Le 28 juillet 1915, l’armée française adopta un
tampon formé de plusieurs épaisseurs de gaze ou tartalane non empesée, imprégné
d’une solution fixatrice d’huile de ricin et de ricinate de soude [656] élaborée par le chimiste Paul Lebeau. Ces substances permettaient de fixer à la
fois le chlore et le bromure de benzyle. Entre août 1915 et février 1916,
près de 4,5 millions de ces tampons (baptisés tampon P) furent
fabriqués, soit une moyenne de 30 000 par jour [657] .
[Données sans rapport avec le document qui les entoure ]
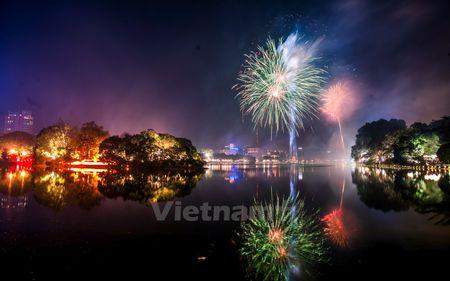 Ha Noi: Man phao hoa man nhan chao don xuan Binh Than 2016 - Anh 4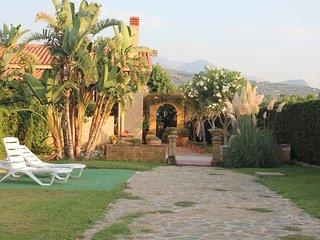 Villa di fronte al mare a 10 km da Cefalu  con ampio giardino e spazi esterni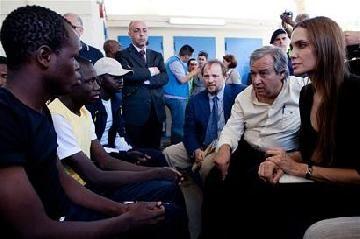 Angelina Jolie visitó a los refugiados que huyeron de Libia y Túnez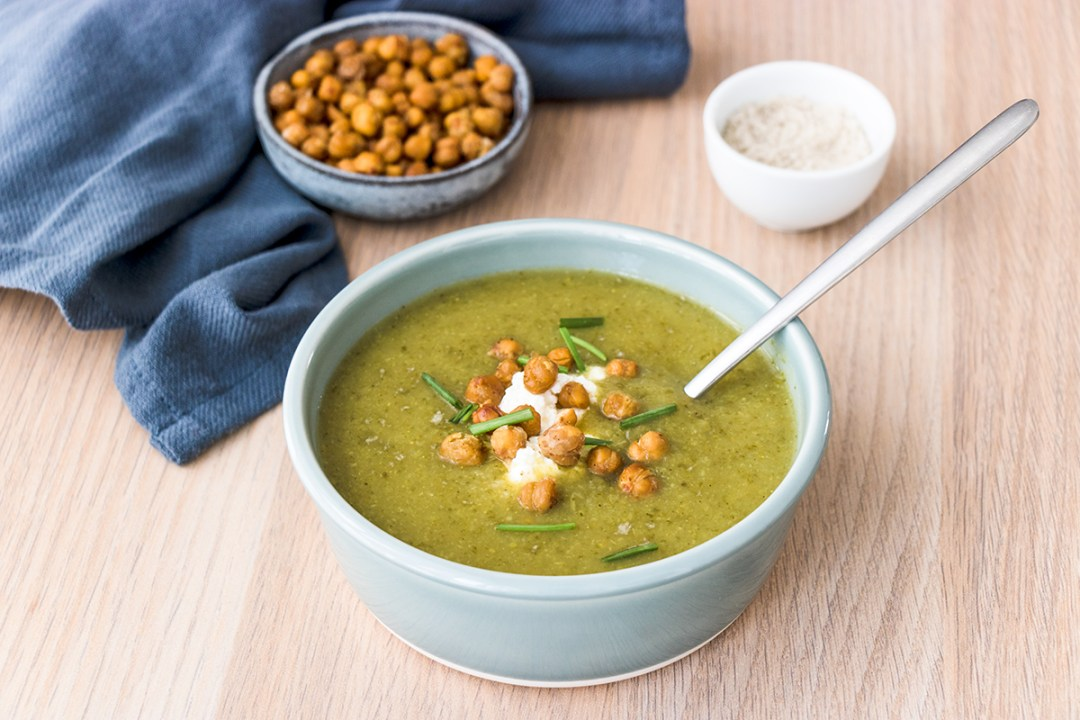 soupe-legumes-verts-fromage-frais-pois-chiches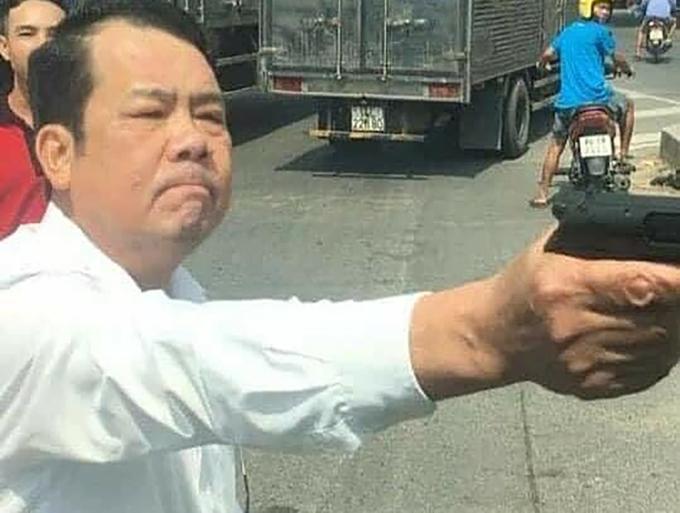 Hình ảnh ông Sướng giơ súng bị camera ghi lại. Ảnh: Cắt từ video.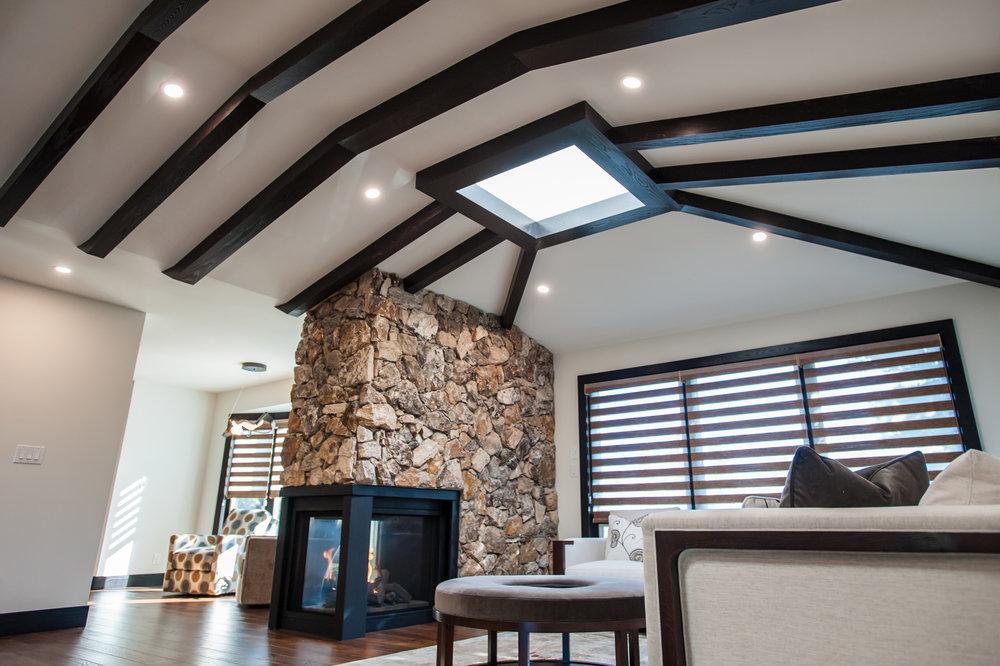 living_room_beams_skylight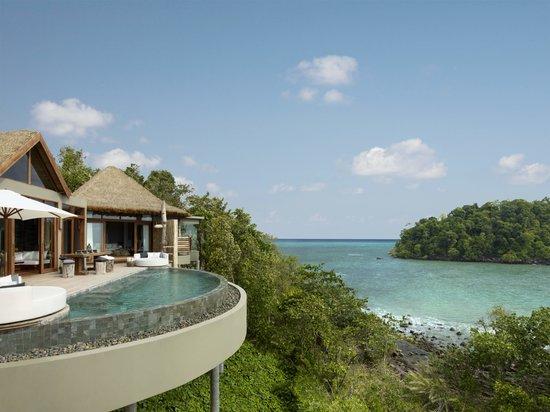 منتجع Song Saa Private Island: Our two-bedroom villas offer splendid views of the Gulf of Thailand.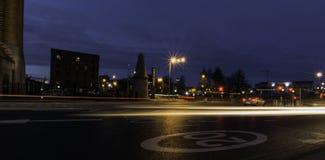 Straße bis zum Nacht - Keel Wharf-Ufergegend des Flusses Mersey, Liverpool, Großbritannien stockfotografie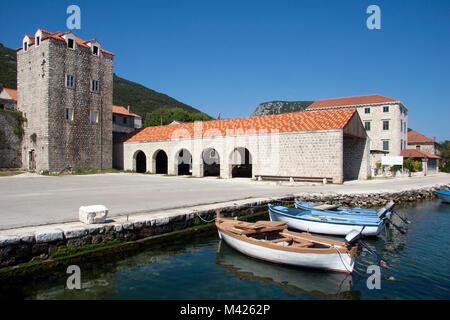 Dorf in der Nähe von Mali Ston Dubrovnik auf der Halbinsel Peljesac in Kroatien - Stockfoto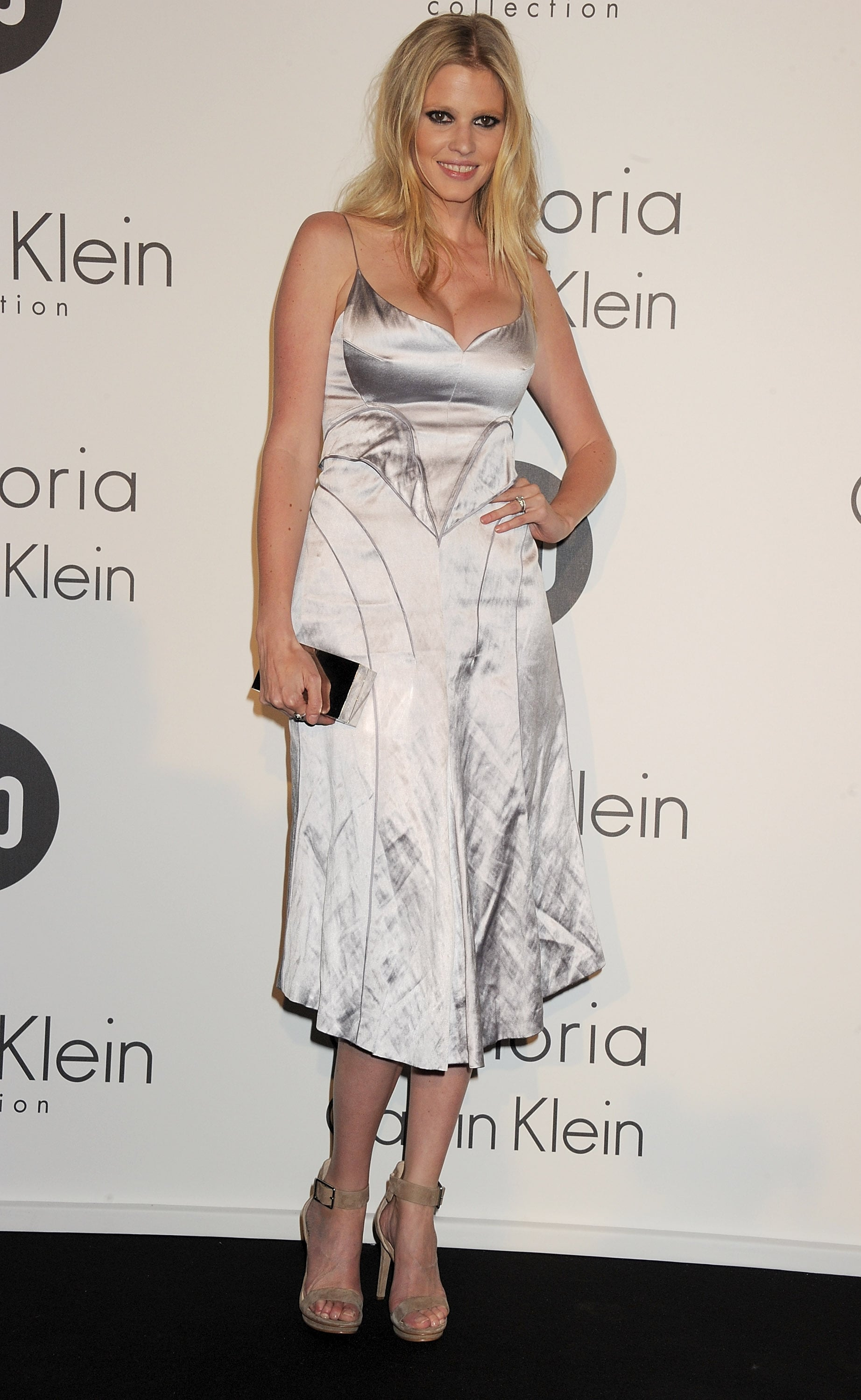 lara stone calvin klein dress - photo #9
À l’origine les lunettes étaient séparées des appareils de
protection des voies respiratoires [658] . Il en fut
fabriqué 12 millions d’exemplaires de juillet 1915 à avril 1916
à la suite des attaques chimiques allemandes du début de l’été 1915 en
Argonne qui entraînèrent la capture d’un grand nombre de fantassins français
dépourvus de lunettes. À la fin du mois d’août 1915, sur les
recommandations des chimistes Kling et Henri, on ajouta à la solution
fixatrice, sous forme de tampons superposés, du sulfanilate de soude et de l’hexamine,
qui protégeaient contre le phosgène, et enfin du carbonate de nickel, qui
neutralisait l’acide cyanhydrique dont les Français préparaient l’utilisation
militaire. Au terme de cette amélioration, le masque fut baptisé tampon P2.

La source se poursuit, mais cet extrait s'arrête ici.